A quienes tanto denuestan la amnistía como algo contrario a los principios básicos del estado de derecho les vendría bien revisar nuestra historia, así como el derecho comparado en países de larga tradición democrática. Estoy convencido de que esos mismos no están en contra del instrumento jurídico en términos generales sino solo en que se aplique a los reos del procés. Ahora bien –siempre suponiendo que tenga encaje en el marco constitucional, lo que no está nada claro–, si el Parlamento entendiera que una amnistía contribuye a favorecer la paz social en Cataluña, estaríamos justamente ante el supuesto clásico (en España y fuera de ella) en que la Ley se justificaría. En el fondo, las invocaciones a principios democráticos o las disquisiciones jurídicas no son más que envoltorios para dignificar los prejuicios emocionales de cada uno. El debate se resume en dos posiciones irreductibles a los argumentos: quienes quieren castigar a los independentistas y están en contra de cualquier medida que minimice sus atroces crímenes y, en el otro lado, quienes consideran que esos señores no hicieron sino lo que debían que fue declarar la voluntad libre del pueblo de Cataluña en ejercicio del sagrado derecho de autodeterminación.
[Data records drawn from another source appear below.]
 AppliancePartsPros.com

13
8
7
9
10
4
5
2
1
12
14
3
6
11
Parece que la posición muy predominante es la de quienes se oponen (a lo mejor me equivoco, confundido por el mayor griterío de éstos). Quizás tengan razón y no es buena estrategia para resolver el conflicto catalán amnistiar a los del procés; hay incluso quienes señalan que ese conflicto ya es casi irrelevante. No lo sé, pero me ha recordado un pasaje de la última novela de David Trueba (Mis queridos niños) que acabo de leer. En ella, la candidata a presidenta del Gobierno español por el partido conservador (trasunto del PP) hace su campaña electoral por todo el país. Cuando llega a Cataluña, lo que quieren (y logran) sus estrategas es que los independentistas les monten una manifestación para reventarles sus actos electorales. El motivo maquiavélico es simple: el rechazo de aquéllos les da votos en el resto de España. Es más que probable que mantener entre el mayor número de españoles el afán de castigo contra los del procés sea una de las bases más fecundas de votos para ciertos partidos.
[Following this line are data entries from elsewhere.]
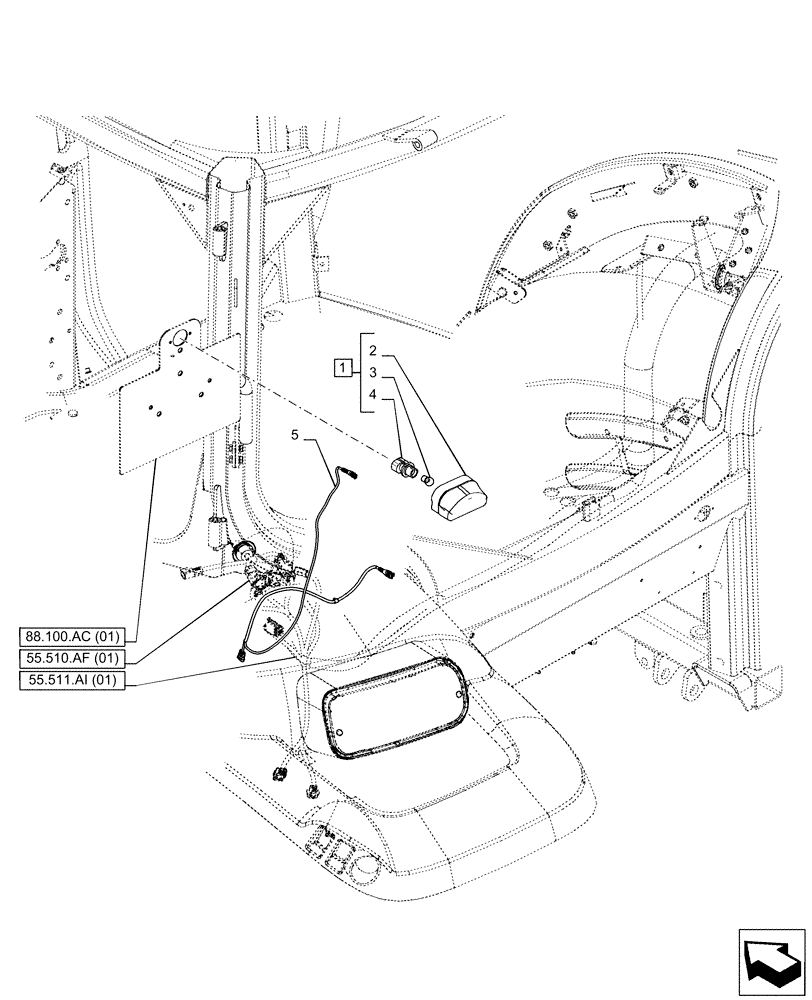 1
2
3
4
5
88.100.AC (01)
55.510.AF (01)
55.511.AI (01)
Naturalmente, no entro en este post en la constitucionalidad de una eventual Ley de Amnistía. Tampoco en si las motivaciones de Sánchez solo obedecen a mantenerse en La Moncloa porque le importa un ápice España. Lo único que he querido señalar es que las leyes de amnistía son un instrumento del que se han dotado las sociedades civilizadas (y democráticas) para resolver conflictos sociales de origen político. Y a mí no me parece mal que existan. Aplicar este instrumento a los reos del procés podrá ser o no una decisión acertada que, en todo caso, corresponderá adoptar al Congreso de la Nación, precisamente donde radica la soberanía popular (salvo, claro está, que sea inconstitucional, pero eso lo ha de decir el TC). Que un Estado (poder legislativo) decida “olvidar” a quienes han intentado atacarlo no muestra, a mi juicio, su debilidad sino todo lo contrario.